++++ Kutipan Teks
Oleh : M Z Muttaqin
Di balik nama Indonesia tersimpan keberagaman umat sebagai media terwujudnya bangsa yang berwibawa dan kuat, kemajemukan tersebut terbungkus dalam satu istilah yang dikenal sebagai “Bhineka Tunggal Ika”. Istilah itu memberikan stimulus kepada publik untuk mewujudkan rasa tenggang rasa (toleransi) terhadap adanya perbedaan.
Belakangan
ini, suasana Indonesia sempat memanas dimana kasus yang mengarah SARA (penulis
menyebutnya sebagai krisis pluralis) telah banyak menarik partisipasi publik
untuk melakukan aksi radikal dengan dalih ‘penistaan agama’ oleh Gubernur
Jakarta. Menurut dari beberapa sumber, aksi tersebut hanyalah ‘modus’ untuk
menentang model kepemimipinan Ahok yang notabanenya sebagai pemimpin yang tegas,
transparatif, dan profesional, dimana Ia telah banyak memberikan perubahan
terhadap Ibu kota.
Berbagai
langkah di tempuh, mulai dari serangan-serangan melalui media sosial hingga
(yang kita kenal) aksi 212. Sehingga demo yang memakan banyak dukungan dari
aliansi muslim Indonesia, bela Islam, telah berhasil menyeret terdakwah
untuk masuk pada prosesi sidang secara hukum, dan telah memberikan cap negatif
terhadap pencitraannya. Dengan demikian, banyak yang memberikan komentar pedas
terhadap aksinya saat kampanye.
Kerusuhan
yang menjadi sorotan Nasional hingga Internatioal sampai detik ini, telah
banyak media yang masih asyik memberitakannya, dan hal tersebut pada dasarnya
telah menurunkan martabat bangsa (Lebih dalam penulis menganalisa) bahwa
Indonesia saat ini hilang jati dirinya; Bhineka Tunggal Ika. Rasa saling
menghormati terhadap munculnya perbedaan telah luntur seiring banyaknya
kelompok yang menyalahkan (tidak bersikap toleran) terhadap golongan minoritas.
++++++++
++++ Entri Data
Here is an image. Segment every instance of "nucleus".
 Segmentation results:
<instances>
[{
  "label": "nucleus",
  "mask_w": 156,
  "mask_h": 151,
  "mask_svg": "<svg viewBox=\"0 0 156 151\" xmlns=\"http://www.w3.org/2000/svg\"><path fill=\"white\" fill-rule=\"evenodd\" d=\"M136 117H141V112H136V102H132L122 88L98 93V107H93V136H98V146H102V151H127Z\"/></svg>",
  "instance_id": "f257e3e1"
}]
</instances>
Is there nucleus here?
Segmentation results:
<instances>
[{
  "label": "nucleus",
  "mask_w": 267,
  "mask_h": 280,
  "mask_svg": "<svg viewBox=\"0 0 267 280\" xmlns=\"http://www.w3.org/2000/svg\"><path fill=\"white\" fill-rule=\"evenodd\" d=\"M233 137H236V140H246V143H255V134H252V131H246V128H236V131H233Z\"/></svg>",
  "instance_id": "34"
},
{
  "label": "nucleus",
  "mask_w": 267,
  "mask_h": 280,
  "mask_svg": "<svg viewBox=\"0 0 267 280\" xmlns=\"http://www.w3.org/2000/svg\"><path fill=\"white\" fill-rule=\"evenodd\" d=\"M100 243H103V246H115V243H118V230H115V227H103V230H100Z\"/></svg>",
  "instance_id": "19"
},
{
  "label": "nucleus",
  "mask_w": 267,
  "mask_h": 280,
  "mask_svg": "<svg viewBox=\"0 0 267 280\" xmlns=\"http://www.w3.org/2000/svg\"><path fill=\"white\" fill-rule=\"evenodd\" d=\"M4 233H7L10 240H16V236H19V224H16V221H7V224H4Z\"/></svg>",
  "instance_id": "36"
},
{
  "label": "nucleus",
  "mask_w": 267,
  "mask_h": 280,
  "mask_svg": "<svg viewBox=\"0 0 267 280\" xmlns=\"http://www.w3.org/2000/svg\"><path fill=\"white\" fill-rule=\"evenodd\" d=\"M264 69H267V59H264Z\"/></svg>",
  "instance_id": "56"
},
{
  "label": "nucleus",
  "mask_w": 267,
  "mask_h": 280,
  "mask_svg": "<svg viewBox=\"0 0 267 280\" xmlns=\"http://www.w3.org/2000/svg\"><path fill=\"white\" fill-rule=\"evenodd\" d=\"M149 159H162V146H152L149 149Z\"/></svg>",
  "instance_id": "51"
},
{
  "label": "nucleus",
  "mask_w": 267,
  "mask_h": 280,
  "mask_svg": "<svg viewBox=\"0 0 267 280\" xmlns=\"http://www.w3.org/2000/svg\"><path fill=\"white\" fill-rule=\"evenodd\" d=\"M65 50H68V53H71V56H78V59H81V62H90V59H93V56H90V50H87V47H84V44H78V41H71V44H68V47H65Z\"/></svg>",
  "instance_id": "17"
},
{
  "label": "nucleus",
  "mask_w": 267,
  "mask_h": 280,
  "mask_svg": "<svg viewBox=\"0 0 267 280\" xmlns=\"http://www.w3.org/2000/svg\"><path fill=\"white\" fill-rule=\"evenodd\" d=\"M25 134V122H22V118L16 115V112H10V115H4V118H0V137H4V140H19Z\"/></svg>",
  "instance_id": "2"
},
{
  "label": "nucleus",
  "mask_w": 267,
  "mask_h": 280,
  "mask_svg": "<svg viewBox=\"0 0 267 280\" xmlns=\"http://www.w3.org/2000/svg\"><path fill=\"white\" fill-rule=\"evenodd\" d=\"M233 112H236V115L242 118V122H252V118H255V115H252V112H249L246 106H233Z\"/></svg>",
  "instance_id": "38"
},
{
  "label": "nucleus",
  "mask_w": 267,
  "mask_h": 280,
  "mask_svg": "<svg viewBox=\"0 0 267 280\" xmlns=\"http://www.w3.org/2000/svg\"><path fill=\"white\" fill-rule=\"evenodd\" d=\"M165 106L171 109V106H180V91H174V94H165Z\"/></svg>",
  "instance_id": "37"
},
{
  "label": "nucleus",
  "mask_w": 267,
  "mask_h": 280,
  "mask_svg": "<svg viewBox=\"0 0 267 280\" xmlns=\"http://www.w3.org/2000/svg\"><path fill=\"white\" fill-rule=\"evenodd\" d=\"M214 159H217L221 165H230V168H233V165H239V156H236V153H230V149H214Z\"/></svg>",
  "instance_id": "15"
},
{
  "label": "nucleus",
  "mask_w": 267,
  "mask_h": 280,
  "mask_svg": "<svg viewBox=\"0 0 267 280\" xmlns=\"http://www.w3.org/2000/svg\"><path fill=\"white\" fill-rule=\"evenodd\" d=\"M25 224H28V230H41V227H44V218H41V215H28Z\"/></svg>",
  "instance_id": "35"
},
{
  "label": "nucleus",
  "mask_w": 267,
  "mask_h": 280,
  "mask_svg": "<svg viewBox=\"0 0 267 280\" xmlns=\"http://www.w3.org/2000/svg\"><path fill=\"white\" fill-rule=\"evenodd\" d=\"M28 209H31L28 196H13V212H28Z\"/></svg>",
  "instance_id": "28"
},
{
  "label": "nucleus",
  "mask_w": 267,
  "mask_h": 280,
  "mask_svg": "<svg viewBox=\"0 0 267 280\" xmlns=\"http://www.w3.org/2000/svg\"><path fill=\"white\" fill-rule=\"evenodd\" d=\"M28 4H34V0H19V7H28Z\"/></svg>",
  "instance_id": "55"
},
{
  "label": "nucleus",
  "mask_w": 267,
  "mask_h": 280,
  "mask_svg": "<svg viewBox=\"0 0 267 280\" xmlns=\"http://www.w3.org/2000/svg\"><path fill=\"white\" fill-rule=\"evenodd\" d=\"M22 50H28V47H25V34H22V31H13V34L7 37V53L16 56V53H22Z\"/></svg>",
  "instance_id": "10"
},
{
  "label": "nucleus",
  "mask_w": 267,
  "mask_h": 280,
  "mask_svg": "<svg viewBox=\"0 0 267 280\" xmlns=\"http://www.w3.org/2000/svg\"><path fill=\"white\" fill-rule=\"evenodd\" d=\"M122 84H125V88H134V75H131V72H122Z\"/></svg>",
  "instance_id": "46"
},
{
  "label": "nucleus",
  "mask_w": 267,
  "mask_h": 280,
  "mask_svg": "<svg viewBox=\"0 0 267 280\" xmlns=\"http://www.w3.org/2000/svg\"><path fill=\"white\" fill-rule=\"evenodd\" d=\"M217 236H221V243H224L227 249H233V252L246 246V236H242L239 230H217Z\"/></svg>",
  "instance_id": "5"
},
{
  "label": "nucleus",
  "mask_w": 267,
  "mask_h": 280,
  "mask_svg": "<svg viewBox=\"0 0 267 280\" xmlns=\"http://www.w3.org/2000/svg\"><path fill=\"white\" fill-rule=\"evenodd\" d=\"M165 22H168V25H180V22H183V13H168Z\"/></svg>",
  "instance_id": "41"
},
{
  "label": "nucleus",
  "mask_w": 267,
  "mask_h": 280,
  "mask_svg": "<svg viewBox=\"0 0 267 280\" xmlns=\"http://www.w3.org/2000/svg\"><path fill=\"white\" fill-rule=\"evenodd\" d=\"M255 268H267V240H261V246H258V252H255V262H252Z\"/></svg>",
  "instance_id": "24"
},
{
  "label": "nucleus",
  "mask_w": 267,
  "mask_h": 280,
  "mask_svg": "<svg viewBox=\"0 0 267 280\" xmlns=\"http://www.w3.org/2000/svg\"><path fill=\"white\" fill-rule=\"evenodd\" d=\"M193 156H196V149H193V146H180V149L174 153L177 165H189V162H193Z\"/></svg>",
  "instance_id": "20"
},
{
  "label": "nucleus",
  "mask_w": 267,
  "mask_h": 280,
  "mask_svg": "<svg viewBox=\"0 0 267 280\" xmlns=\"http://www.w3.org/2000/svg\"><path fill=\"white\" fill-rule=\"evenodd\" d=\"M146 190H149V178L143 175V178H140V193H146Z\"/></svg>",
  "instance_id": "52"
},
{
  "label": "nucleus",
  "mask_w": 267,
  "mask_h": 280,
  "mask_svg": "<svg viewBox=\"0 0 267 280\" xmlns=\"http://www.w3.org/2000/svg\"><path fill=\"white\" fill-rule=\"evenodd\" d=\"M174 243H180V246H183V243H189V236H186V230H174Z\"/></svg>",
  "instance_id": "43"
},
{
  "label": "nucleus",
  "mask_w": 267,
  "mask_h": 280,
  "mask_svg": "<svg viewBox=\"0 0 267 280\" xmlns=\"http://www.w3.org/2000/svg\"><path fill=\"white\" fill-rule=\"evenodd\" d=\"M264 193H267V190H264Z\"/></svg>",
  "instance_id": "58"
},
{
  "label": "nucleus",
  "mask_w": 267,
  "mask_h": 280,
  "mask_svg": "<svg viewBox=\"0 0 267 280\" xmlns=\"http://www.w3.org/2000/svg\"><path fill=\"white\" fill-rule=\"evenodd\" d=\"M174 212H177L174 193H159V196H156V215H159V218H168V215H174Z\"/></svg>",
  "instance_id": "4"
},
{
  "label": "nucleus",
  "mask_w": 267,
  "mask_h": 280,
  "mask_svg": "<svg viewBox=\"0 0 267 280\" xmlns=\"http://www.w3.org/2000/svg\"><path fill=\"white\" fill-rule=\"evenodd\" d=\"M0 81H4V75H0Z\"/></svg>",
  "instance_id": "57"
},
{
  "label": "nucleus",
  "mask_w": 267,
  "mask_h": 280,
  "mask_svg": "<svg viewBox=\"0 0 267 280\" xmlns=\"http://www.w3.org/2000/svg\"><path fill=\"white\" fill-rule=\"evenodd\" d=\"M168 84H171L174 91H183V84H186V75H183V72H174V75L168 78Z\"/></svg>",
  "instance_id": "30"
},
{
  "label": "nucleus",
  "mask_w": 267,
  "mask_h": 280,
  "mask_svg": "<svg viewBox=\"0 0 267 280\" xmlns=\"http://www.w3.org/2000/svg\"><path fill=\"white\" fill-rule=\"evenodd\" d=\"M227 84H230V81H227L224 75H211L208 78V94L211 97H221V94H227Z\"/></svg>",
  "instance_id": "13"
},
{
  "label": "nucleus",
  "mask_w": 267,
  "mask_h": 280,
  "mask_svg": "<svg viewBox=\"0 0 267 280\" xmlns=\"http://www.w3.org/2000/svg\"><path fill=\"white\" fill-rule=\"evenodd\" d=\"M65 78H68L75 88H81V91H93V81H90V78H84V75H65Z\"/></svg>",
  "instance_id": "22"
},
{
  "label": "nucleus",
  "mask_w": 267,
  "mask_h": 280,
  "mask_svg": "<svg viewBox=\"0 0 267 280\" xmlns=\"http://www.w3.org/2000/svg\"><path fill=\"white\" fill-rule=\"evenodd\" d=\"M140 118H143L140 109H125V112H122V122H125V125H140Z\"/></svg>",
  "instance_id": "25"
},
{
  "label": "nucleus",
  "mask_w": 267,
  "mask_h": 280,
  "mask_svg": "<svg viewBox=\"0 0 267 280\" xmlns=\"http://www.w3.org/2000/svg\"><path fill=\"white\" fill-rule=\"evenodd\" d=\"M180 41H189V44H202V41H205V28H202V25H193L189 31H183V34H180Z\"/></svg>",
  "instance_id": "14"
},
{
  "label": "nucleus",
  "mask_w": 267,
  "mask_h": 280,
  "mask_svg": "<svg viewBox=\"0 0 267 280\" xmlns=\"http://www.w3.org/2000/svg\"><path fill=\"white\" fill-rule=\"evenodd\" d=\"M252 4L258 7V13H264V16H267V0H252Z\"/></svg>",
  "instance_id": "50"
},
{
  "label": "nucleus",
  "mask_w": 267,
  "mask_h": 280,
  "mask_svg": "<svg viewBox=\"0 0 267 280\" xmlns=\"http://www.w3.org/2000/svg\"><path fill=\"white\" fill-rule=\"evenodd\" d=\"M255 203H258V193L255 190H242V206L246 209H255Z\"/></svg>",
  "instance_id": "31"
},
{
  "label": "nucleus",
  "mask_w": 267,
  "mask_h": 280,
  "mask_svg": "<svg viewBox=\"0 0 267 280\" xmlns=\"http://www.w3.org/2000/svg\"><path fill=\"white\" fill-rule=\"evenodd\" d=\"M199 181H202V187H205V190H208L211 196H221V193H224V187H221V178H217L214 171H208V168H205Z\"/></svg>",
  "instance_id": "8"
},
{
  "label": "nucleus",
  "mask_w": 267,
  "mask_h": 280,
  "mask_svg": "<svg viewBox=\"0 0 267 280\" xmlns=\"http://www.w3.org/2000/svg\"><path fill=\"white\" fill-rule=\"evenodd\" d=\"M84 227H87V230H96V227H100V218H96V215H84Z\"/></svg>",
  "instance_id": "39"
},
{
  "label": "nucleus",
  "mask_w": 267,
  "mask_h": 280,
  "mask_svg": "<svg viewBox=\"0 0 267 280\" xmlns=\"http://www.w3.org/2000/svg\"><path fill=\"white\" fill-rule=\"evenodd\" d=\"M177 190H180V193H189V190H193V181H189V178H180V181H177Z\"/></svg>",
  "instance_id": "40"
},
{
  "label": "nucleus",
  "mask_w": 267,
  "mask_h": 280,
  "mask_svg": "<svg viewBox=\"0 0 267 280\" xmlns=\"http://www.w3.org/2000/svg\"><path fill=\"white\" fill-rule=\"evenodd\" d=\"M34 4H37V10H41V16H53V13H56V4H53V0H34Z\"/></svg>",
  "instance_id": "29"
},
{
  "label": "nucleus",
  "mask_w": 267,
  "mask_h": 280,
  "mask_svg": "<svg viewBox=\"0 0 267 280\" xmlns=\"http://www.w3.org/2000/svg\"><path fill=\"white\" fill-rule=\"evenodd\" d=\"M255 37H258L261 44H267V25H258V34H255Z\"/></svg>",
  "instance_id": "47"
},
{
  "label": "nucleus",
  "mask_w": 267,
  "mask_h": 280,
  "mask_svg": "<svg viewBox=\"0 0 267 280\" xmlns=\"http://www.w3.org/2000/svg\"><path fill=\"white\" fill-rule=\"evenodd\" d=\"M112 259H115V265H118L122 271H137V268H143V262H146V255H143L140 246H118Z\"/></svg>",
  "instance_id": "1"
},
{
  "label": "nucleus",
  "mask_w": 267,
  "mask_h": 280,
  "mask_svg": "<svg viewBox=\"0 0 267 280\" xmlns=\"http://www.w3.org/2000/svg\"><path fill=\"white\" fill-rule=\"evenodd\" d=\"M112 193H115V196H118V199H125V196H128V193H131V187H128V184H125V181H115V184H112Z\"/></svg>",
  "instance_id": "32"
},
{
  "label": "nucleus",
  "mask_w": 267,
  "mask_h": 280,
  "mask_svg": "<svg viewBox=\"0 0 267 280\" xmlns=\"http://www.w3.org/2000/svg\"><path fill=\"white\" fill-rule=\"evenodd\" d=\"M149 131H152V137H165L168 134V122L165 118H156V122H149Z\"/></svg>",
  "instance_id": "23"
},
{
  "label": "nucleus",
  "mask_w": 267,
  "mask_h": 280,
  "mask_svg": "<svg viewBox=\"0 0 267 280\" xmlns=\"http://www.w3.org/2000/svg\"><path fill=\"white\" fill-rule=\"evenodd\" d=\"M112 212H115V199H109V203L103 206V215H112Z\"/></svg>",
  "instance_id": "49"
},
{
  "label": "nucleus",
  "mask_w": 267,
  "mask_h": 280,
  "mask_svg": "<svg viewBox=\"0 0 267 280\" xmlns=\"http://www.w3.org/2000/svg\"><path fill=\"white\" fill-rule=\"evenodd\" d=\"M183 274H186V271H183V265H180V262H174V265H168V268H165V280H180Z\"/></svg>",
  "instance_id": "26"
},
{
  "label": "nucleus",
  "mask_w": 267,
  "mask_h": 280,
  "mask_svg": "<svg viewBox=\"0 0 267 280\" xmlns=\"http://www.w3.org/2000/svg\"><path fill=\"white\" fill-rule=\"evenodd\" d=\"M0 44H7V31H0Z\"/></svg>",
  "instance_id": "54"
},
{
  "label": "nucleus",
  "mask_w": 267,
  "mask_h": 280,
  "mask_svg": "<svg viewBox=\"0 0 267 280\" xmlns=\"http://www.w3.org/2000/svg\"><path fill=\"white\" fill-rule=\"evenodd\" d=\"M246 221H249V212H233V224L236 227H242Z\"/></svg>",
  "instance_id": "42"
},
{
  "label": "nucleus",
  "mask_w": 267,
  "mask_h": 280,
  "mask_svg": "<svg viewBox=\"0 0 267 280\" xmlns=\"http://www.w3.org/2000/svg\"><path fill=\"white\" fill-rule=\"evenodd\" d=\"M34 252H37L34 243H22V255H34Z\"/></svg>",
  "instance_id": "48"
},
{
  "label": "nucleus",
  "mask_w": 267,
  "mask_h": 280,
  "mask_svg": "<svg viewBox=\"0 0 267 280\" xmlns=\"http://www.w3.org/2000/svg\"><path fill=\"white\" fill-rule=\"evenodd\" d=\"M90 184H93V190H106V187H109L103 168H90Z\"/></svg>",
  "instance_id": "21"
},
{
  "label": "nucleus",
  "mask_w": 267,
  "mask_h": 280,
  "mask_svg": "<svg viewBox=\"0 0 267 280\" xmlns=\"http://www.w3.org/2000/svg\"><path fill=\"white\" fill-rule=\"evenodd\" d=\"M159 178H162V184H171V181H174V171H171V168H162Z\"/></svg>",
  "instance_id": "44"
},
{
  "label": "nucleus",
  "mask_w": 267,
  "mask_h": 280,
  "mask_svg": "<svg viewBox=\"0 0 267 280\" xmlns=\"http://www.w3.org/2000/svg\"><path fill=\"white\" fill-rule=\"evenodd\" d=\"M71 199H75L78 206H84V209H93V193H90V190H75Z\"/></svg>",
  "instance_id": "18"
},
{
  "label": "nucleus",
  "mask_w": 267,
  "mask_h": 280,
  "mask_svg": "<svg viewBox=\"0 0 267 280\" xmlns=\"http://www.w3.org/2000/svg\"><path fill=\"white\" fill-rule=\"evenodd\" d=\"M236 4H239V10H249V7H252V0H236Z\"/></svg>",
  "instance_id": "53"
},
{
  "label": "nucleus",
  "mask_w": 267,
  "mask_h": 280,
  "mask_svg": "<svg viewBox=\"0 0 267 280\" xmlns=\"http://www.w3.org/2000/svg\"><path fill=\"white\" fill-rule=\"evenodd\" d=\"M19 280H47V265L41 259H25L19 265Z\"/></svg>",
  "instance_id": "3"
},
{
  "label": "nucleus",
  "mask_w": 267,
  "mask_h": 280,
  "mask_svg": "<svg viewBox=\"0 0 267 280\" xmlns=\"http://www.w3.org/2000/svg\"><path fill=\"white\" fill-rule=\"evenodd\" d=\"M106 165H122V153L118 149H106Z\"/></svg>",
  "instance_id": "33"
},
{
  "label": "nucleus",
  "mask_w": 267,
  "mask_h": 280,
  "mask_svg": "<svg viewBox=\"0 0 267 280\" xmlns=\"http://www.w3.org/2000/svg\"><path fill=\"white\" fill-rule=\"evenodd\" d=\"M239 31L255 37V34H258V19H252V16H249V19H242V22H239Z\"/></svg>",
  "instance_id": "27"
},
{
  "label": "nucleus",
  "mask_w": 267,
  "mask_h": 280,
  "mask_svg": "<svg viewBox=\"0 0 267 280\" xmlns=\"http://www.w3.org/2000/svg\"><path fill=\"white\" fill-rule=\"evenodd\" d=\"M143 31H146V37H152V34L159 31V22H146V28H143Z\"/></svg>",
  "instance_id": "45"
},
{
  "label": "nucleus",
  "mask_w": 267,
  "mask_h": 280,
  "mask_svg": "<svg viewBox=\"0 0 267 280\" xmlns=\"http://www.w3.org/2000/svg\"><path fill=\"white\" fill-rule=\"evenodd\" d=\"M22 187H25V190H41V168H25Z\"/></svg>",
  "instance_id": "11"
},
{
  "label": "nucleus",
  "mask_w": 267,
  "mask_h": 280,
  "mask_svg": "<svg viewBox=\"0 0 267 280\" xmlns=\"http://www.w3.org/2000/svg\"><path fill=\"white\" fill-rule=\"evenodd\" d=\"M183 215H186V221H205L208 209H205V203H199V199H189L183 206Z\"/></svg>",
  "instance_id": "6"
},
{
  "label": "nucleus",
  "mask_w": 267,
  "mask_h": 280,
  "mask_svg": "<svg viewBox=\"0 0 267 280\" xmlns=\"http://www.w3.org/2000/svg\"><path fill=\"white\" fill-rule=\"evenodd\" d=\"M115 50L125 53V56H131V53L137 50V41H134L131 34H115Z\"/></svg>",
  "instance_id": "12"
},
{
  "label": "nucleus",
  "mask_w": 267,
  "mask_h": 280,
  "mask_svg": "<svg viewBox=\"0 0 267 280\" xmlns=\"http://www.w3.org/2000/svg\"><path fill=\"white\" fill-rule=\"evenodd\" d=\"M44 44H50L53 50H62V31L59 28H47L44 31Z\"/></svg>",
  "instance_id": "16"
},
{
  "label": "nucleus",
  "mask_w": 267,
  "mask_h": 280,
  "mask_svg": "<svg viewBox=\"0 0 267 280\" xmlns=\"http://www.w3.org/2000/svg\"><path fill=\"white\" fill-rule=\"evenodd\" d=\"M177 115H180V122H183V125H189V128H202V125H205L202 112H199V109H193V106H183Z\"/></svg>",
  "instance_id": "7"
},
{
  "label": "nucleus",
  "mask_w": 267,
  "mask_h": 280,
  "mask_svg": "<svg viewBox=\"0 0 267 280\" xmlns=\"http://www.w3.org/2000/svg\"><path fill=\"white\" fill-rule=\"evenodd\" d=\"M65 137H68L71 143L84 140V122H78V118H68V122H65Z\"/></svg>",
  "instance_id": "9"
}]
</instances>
++++++++
→ **Tugas A**
Tentukan apakah setiap pernyataan berikut sesuai dengan kutipan tentang Bhineka Tunggal Ika: (i) penulis menamai kasus yang mengarah SARA sebagai krisis pluralis; (ii) demo yang dimaksud hanya memperoleh sedikit dukungan; (iii) media sudah berhenti memberitakan kerusuhan tersebut. Jawab ya atau tidak untuk masing-masing, disertai kutipan persis dari teks yang menentukannya.
→ **Tugas B**
Teruskan kutipan tentang Bhineka Tunggal Ika, dimulai setelah kalimat terakhirnya.
Daftar tersebut tidak diperlukan di sini.

→ **Jawaban Tertulis A**
(i) Ya: "penulis menyebutnya sebagai krisis pluralis".
(ii) Tidak: "demo yang memakan banyak dukungan dari aliansi muslim Indonesia".
(iii) Tidak: "telah banyak media yang masih asyik memberitakannya".

→ **Jawaban Tertulis B**
Semangat
bangsa Indonesia yang merdeka tidak luput dari hadirnya keberagaman suku,
agama, ras, dan budaya. Dimana, lebih lanjut, mereka saling gotong royong
menumpas kekejaman penjajah yang pernah meludahi Bangsa ini. Akan
tetapi, realita yang dirasakan oleh kaum minoritas bahwa tidak adanya sikap
toleransi masih diunggul-unggulkan ( sebagai kepentingan) oleh kelompok
mayoritas. Tentunya, hal tersebut mengganggu semangat dan janji untuk mewudjkan
NKRI dengan sebab harus menyalahkan kelompok lain.
Penulis
mengutip pemikiran KH. Abdurahman Wahid (Gus Dur), Presiden RI tahun 1999-2001,
“Jika kamu
membenci orang karena dia tidak bisa membaca Al-Qur’an, berarti yang kamu
pertuhankan itu bukan Allah, tapi Al-Qur’an.
Jika kamu memusuhi orang yang berbeda Agama dengan kmau, berarti yang kmau
pertuhankan itu bukan Allah, tapi Agama. Jika kmau menjauhi orang yang
melanggar moral, berarti yang kmau pertuhankan bukan Allah, tapi moral.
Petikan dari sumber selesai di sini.